Your task: Write out exactly the lines of the entries below from the one holding "形式：用户参与由商家发起的主题互动" to the one holding "бахолашдир. (Рахмонов Қ)", inclusive, and leave out all other lines.
^^^^
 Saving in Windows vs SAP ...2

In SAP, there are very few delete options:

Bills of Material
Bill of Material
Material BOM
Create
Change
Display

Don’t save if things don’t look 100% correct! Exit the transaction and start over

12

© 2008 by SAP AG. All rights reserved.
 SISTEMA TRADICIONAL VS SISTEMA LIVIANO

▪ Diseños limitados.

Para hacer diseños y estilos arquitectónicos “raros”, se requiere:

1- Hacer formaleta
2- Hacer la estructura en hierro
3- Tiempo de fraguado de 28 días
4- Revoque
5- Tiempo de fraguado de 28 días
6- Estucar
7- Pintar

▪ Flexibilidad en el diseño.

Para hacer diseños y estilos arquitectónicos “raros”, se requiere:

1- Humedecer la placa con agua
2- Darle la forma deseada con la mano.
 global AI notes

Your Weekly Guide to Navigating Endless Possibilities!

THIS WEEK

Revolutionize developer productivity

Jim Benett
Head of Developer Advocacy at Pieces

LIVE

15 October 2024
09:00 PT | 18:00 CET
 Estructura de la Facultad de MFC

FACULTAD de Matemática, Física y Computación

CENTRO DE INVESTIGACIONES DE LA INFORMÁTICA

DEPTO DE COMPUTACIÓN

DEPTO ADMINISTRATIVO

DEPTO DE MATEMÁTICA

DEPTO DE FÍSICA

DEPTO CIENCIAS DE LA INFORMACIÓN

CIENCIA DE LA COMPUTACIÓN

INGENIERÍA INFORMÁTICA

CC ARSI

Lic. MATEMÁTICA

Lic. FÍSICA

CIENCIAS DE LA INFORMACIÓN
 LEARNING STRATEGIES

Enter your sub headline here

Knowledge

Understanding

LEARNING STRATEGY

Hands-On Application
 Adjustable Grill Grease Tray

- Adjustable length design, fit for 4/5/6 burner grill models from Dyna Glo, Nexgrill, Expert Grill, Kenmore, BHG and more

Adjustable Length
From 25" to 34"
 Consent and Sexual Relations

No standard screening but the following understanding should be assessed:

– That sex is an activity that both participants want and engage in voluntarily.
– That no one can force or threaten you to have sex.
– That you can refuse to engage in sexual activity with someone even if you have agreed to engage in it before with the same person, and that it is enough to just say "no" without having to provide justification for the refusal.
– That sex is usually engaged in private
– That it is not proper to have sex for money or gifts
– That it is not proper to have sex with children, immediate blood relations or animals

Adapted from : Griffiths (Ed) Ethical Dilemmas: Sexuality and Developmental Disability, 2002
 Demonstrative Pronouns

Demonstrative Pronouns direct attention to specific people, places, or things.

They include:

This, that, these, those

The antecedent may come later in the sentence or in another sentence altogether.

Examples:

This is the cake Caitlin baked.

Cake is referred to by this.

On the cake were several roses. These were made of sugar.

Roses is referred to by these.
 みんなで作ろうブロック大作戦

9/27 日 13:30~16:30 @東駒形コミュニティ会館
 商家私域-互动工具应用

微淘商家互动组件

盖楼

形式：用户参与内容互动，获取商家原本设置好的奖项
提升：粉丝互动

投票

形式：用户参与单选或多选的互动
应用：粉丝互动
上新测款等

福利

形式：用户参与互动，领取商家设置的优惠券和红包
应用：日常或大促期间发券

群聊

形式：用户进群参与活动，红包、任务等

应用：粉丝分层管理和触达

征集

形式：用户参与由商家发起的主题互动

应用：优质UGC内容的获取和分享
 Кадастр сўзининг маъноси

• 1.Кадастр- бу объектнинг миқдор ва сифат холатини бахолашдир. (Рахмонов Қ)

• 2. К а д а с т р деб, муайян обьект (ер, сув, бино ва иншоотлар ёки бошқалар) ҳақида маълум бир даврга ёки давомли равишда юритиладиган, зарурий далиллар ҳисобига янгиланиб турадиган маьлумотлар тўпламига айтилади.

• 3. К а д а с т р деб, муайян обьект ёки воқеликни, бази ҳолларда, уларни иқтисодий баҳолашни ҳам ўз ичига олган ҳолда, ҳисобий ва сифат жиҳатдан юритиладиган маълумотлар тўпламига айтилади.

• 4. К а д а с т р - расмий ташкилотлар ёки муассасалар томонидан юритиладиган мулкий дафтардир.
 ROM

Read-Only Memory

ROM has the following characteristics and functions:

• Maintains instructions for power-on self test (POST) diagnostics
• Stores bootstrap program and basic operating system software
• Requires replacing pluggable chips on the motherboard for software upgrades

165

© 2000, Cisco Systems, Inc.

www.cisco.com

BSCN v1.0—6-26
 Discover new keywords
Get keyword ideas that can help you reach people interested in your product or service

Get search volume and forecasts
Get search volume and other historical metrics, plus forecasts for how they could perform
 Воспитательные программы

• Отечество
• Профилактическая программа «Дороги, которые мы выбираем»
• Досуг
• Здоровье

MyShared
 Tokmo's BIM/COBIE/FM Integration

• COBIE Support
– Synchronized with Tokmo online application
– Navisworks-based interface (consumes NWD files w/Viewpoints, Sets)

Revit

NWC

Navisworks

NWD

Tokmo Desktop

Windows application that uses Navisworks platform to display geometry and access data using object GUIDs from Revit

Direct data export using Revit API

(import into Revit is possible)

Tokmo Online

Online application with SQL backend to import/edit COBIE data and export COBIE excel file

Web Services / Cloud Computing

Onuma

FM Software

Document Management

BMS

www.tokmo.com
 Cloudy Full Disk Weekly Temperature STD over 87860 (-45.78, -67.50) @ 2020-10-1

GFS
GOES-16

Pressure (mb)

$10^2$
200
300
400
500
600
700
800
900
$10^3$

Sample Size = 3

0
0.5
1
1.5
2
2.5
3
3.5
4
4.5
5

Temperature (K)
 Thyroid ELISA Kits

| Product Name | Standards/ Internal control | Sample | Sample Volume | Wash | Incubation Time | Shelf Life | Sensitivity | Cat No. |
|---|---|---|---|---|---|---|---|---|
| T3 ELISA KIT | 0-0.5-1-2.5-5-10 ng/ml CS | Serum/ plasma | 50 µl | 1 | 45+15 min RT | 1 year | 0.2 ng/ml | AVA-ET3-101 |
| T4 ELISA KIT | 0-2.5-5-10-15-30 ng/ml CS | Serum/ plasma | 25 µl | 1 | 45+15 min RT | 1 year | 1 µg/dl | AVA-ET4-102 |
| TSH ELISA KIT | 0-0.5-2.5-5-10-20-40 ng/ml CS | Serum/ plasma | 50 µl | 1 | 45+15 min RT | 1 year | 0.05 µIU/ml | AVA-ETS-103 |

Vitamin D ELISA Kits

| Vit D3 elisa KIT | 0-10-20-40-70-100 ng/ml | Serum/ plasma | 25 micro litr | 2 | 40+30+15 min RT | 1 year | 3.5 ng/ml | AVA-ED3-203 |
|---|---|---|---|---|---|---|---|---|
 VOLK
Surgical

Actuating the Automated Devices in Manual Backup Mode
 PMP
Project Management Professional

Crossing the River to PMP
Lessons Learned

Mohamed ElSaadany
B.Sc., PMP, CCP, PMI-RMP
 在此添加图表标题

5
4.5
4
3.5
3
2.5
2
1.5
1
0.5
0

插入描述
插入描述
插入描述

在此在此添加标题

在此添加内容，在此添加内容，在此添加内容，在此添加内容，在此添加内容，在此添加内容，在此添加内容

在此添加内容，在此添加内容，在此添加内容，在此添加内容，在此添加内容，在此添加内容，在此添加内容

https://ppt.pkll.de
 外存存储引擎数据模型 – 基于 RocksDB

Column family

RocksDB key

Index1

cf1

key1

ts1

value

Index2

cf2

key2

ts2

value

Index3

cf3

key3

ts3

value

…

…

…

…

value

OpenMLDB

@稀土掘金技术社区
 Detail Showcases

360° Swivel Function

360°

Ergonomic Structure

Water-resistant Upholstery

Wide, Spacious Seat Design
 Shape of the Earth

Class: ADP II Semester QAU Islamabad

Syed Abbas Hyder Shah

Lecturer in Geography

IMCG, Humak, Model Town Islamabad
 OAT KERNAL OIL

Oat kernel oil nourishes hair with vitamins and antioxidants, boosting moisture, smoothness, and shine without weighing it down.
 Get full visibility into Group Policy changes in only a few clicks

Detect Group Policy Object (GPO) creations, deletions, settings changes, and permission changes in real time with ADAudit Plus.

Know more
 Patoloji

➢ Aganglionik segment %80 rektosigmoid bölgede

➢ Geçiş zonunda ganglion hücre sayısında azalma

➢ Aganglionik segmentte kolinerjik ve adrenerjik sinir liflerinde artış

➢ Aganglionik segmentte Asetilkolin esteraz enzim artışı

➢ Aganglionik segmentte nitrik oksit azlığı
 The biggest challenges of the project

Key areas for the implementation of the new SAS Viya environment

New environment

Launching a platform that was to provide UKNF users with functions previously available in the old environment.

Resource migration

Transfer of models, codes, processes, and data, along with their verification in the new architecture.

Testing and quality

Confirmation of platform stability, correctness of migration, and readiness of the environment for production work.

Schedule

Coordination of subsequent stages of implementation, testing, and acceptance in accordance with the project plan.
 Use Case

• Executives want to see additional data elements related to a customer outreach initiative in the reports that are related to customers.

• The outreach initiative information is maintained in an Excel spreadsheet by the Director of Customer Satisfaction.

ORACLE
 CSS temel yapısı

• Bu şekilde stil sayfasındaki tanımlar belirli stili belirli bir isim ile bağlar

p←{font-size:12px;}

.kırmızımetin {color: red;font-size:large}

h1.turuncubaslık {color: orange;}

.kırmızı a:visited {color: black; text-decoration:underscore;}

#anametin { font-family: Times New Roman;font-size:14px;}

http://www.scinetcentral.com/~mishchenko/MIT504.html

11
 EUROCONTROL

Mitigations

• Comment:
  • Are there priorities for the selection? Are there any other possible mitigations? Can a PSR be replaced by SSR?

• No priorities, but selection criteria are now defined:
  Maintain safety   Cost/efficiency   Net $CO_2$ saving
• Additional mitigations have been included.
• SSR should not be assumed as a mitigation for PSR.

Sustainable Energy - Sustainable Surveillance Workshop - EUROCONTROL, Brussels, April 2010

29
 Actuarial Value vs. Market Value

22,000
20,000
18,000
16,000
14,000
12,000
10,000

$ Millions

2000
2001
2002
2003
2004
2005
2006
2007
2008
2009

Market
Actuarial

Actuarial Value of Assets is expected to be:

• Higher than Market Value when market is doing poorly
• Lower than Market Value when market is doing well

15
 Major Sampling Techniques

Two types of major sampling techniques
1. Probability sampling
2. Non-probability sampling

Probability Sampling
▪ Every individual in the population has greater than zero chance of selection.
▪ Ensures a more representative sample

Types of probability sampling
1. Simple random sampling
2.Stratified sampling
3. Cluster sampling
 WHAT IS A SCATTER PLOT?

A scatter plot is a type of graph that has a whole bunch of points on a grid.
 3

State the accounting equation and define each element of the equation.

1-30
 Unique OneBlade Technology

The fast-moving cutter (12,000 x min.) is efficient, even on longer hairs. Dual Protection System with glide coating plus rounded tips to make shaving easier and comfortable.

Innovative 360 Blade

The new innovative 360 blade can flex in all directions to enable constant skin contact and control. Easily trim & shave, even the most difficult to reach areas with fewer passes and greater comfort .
^^^^
Task output:
形式：用户参与由商家发起的主题互动

应用：优质UGC内容的获取和分享
 Кадастр сўзининг маъноси

• 1.Кадастр- бу объектнинг миқдор ва сифат холатини бахолашдир. (Рахмонов Қ)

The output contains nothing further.